Внизу под ними жрецы собрались в кружок и нестройными голосами, но очень серьезно и чинно запели гимн. Одна половина хора как бы спрашивала, а другая отвечала:

— Что упало нам с неба?
Орудье расплаты.
— Поразило кого?
Змеедруна-тирана.
— Что оно принесло?
Королеву и брата.
— Сколько лет будет царствию их?
Постоянно.
— Уродятся ль теперь огурцы?
Уродятся.
— Будет пир с ликованием?
О, непременно!
— А они на засолку годятся?
Годятся.
— Неизменна ли наша судьба?
Неизменна.

— Послушай, Маклай, — сказала Миклуша. — Хоть они и складно поют, но мне как-то неуютно представить, что это и есть наша неизменная и вечная судьба — править гурцами. Признаться, мне это уже немного надоело.

— И мне, — сказал Маклай.

— К тому же, я вышла в море, чтобы плавать поверху, как вольная акула, а не сидеть внизу, как сом под корягой.

— Разумеется!

— Какой же вывод ты предлагаешь, Маклай?

Маклай молча показал глазами наверх… Миклуша поняла — и, как она была не привыкшая откладывать дело в долгий ящик, схватилась за якорную цепь, подергала ее для проверки — прочно ли? — и полезла вверх, бросив на прощание Маклаю: «Посиди тут минуток десять».

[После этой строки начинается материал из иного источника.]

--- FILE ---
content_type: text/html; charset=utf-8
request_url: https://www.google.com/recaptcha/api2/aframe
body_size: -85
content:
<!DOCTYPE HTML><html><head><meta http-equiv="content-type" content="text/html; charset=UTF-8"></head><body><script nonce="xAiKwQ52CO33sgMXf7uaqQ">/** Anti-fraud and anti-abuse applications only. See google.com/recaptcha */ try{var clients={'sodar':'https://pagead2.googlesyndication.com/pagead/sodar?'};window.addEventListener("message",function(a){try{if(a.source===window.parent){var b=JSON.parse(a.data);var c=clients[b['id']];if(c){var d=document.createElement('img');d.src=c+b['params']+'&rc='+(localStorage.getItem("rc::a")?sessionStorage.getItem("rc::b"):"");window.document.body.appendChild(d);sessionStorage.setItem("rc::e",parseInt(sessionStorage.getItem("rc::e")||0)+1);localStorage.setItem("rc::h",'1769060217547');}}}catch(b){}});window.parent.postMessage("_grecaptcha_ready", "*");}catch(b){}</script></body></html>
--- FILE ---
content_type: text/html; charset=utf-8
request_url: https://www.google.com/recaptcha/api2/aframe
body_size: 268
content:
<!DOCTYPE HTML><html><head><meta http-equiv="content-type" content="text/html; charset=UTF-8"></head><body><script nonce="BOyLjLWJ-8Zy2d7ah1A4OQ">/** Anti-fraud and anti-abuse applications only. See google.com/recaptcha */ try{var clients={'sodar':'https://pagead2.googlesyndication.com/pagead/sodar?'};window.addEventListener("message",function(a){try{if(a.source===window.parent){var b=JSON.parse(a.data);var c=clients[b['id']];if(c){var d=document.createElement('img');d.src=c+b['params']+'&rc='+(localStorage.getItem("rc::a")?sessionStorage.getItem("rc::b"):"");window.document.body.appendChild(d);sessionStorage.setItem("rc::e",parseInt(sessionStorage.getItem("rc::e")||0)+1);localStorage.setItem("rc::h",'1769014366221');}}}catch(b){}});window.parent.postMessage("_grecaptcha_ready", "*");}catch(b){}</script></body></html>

Жрецы внизу продолжали петь гимны так же трогательно, цепь над головой Маклая чуть-чуть раскачивалась, хотя Миклуша уже давно скрылась из виду за косяками рыбок, пузырьками и морской рябью… И вдруг — цепь дернулась, звенья ее зазвенели и поехали вверх. Якорь оторвался от площадки и замер на полуметровой высоте. Маклай уселся верхом на железную лапу, схватился за стержень, — и поехал вместе с якорем вверх…

А жрецы у подножья пирамиды по-прежнему водили хоровод, распевая про свою «неизменную судьбу».

Одним словом, прощанье вышло немножко скомканным, но зато без слез и без печали.